Publicado en El Nacional
Por: Elías Pino Iturrieta
Las elecciones municipales han sido objeto de una subestimación que merece comentarios. Ciertamente, no fueron una hazaña que tiene lugar de excepción en los anales patrios, pero tampoco la nimiedad a partir de la cual se las ha querido presentar. En medio de una apatía generalizada, el simple hecho de llevar a cabo un conjunto de escaramuzas para la protección de unas pocas ciudadelas amenazadas por la dictadura es un hecho digno de encomio.
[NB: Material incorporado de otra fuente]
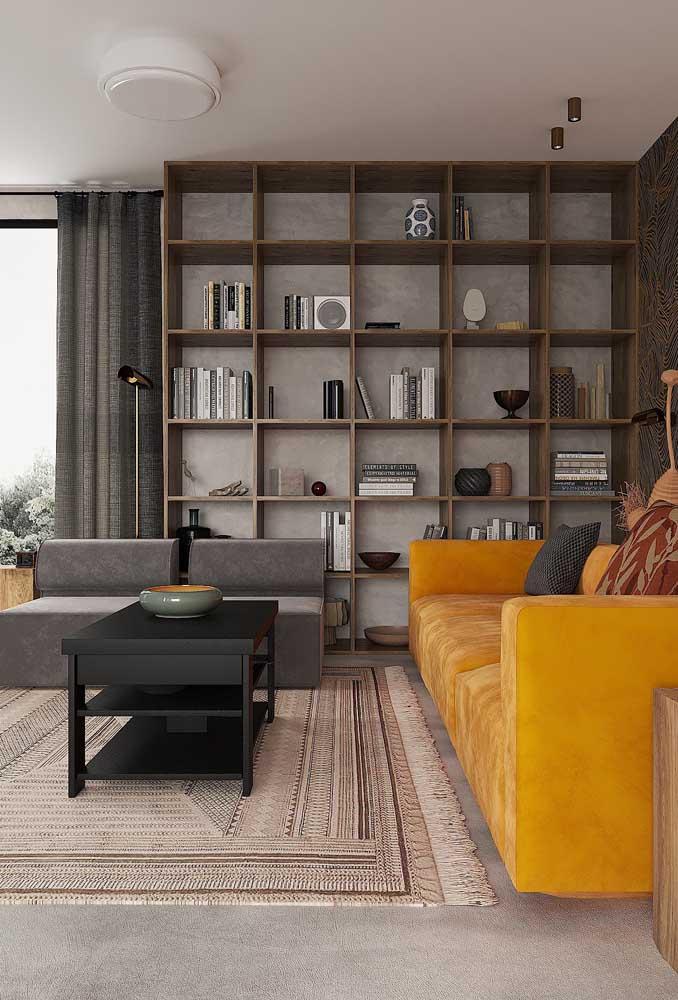 Capriche na escolha dos móveis da sala cinza e amarelo.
Si el régimen, con los recursos que todavía maneja y con la complicidad del CNE, se ha empeñado en un proyecto de hegemonía que pretende la dominación absoluta del territorio y de los individuos que lo habitan, la existencia de parcelas que lo impiden desde su reducido espacio, desde la pequeñez de su estatura, es un suceso digno del respeto negado por los discursos grandilocuentes que se divulgan desde la tribuna de la “alta política” y que anuncian, como si fuera asunto de coser y cantar, la cercanía de la democracia a través de una gesta masiva que no se ve por ninguna parte.
Las pretensiones de la dictadura han debido enfrentar la resistencia de contadas jurisdicciones que no se han dejado avasallar. No han podido con un conjunto de ciudadanos que hacen su vida en la escala municipal para cuidarla y vigilarla a su manera. ¿Por qué importan esas parcelas, aparentemente insignificantes frente a las agallas de la “revolución” y ante los planes colosales de una oposición que los mira con desdén? Han mantenido una rutina de administración cuyas raíces se depositaron en el abono de la democracia representativa que distinguió la segunda mitad del siglo XX venezolano. Han custodiado una forma de convivencia alejada de los usos autoritarios que campean en la actualidad. Han tratado de manejar con pulcritud los pocos recursos públicos que pasan por sus manos, aunque no hayan logrado un manejo impoluto de las economías lugareñas. Son aire fresco en medio de la inmundicia generalizada, gente parecida a la de antes que persiste contra el dominio de los “hombres nuevos” y contra los pontífices de la contrarrevolución radical.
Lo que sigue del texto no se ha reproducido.